Excerpts from a spatial dataset:
====

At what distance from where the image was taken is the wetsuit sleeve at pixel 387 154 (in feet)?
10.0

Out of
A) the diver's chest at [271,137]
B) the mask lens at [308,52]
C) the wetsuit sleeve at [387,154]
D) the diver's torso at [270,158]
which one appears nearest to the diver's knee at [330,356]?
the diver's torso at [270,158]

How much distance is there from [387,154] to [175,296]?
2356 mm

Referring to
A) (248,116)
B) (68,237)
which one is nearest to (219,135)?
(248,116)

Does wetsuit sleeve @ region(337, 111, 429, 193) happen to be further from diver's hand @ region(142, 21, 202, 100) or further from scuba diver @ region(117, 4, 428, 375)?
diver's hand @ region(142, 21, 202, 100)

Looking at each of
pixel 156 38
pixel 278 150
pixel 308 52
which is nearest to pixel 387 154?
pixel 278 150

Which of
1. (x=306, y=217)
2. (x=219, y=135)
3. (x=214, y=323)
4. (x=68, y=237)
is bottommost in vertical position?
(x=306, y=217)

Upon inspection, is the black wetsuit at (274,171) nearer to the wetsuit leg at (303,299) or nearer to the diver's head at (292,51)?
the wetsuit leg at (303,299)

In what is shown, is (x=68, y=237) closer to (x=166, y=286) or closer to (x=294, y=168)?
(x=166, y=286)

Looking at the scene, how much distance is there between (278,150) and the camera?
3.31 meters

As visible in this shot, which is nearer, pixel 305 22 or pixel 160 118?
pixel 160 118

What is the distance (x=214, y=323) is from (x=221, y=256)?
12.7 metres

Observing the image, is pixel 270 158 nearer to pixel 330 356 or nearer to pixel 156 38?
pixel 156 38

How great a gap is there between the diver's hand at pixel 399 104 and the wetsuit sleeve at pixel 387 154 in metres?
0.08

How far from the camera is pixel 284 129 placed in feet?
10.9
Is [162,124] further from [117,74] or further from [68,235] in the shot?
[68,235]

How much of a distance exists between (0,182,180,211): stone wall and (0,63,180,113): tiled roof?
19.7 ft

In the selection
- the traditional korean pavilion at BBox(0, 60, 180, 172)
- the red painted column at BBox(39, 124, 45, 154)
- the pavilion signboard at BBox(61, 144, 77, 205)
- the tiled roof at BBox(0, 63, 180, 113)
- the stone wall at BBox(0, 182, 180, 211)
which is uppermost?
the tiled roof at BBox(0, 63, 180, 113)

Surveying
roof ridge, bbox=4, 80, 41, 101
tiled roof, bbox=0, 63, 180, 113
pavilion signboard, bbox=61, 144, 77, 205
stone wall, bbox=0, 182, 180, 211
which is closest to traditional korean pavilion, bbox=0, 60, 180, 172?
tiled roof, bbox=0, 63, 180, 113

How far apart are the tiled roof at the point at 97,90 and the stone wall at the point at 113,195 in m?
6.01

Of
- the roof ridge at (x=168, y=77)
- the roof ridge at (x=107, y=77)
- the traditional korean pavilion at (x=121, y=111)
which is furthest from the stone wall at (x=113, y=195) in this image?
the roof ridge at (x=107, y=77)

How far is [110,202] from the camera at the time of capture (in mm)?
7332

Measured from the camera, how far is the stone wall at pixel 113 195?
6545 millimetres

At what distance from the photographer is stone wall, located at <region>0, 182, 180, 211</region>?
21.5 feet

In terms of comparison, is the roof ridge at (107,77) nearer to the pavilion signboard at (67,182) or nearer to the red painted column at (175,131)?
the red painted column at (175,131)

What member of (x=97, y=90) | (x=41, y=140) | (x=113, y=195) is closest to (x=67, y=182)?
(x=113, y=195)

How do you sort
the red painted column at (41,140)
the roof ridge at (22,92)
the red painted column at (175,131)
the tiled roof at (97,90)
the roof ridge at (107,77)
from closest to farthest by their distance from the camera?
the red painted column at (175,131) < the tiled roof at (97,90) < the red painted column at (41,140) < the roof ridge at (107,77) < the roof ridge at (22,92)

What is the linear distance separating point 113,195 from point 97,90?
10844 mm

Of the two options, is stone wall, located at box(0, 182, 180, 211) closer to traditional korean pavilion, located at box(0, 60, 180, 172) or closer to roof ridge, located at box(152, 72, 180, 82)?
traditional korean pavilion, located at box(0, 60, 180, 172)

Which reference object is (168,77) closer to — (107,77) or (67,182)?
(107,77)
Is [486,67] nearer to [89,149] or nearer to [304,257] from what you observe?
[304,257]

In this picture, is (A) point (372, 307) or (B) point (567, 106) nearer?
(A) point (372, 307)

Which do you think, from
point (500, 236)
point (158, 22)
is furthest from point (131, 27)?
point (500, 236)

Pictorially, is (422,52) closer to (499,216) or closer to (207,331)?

====

● **To be done**: Copy the lines of the records above verbatim, from the line containing "Looking at the" through the line containing "12.7 metres", including both of those lines.

● **Output**:
Looking at the scene, how much distance is there between (278,150) and the camera?
3.31 meters

As visible in this shot, which is nearer, pixel 305 22 or pixel 160 118?
pixel 160 118

What is the distance (x=214, y=323) is from (x=221, y=256)?
12.7 metres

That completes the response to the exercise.